In this article, we explain how to organize information of the problem that you want to solve, which will be done in the requirements definition stage, using the "school class timetable" as a motif.
By organizing the relevant information, you can begin to understand the issue's characteristics and the fact that it is a combinatorial optimization.
Let's go through how to clarify the problem to input the assignment into the computer as an optimization problem.
When teachers create timetables in schools, some use specialized software, but most are working on their hands to ensure that they can take into account the conditions without conflicts.
For the sake of setting up an example of a combinatorial optimization problem that is a somewhat complex yet easy-to-think-about, let's assume we are creating a class timetable for a subject-teacher system in a fictitious high school.
Since this is a "subject teacher system," a subject teacher must be assigned to a particular time block for a class and there must be no other conflicts.
Given these conditions and constraints, we can formulate the problem as a combinatorial optimization to determine each teacher to be assigned ($+1$) or not ($-1$) to each time block for a week.
Next, think about which conditions are necessary for solving this problem.
The requirement definition is to verbalize a problem in the real world. We want a computer to process the solution of the timetable problem, but in terms of the use of IT, the computer will not work with vague instructions. To accurately convey what we want, we start by carefully verbalizing the prerequisite information for creating the timetable, which is a real problem. We will organize the given information as follows.

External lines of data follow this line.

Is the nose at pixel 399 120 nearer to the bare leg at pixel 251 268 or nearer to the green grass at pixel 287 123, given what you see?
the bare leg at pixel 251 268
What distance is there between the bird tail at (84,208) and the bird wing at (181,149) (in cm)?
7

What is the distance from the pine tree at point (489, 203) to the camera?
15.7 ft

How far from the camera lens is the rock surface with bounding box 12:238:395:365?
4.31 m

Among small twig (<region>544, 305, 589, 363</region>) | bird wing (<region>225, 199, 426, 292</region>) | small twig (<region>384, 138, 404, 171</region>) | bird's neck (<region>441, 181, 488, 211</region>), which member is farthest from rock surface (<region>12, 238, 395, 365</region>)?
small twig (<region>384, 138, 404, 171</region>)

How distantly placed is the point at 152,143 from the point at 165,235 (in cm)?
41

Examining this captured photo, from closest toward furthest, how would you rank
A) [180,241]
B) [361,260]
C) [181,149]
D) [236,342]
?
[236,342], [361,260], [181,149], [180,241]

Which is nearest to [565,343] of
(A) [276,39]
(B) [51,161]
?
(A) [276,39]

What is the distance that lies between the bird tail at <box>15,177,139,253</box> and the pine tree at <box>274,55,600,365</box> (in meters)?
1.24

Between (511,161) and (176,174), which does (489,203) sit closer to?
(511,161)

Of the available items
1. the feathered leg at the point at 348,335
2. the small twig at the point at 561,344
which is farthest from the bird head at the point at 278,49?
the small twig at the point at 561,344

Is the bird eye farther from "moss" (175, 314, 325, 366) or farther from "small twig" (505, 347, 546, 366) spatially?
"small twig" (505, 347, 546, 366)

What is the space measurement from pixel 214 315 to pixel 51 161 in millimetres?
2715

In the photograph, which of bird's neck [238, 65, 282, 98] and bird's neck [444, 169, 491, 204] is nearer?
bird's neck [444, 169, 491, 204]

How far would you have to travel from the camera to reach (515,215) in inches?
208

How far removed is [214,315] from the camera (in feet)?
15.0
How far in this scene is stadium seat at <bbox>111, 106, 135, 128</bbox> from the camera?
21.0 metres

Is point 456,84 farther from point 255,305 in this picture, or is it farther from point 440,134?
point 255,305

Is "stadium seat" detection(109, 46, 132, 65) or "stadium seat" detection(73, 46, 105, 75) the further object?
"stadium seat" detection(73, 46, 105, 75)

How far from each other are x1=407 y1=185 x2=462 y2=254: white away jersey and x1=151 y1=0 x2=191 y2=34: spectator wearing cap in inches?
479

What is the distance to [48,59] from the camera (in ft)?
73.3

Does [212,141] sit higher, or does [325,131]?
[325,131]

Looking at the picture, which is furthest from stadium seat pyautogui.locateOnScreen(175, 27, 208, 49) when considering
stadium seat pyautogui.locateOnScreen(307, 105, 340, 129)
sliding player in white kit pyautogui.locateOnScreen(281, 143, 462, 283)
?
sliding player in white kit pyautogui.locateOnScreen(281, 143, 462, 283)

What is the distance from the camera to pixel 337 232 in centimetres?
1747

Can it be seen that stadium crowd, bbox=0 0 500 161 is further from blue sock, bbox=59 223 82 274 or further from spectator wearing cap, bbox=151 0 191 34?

There are nine subjects: Japanese, English, Mathematics, Science, Social Studies, Physical Education, Art, Music, and Life. All of these are conducted by specialized teachers. There are eight teachers each for Japanese, English, and mathematics, and four each for the other subjects.
Thus, by verbalizing the issue, the rules become clear. When the rules are clarified in words, it is easier to respond to changes in faculty or minor additions or changes in the rules.
Now we have a clear idea of what you want the computer to handle.
There is an upper limit to the number of bits the annealing machine can compute.
As you know, an annealing machine is a method that assigns one spin to one element to derive the best energy for a given pattern. So we need to know in advance how many elements to set to $+1$ or $-1$.
In this case, there are 40 teachers, 30 periods per week, and 12 classes.
Since the school is to have 12 of these classes in session at the same time, we can assume that $40 \times 12 \times 30 = 14,400$ elements (the pattern of which classes are assigned to each class frame), or spins, are needed to make the assignments.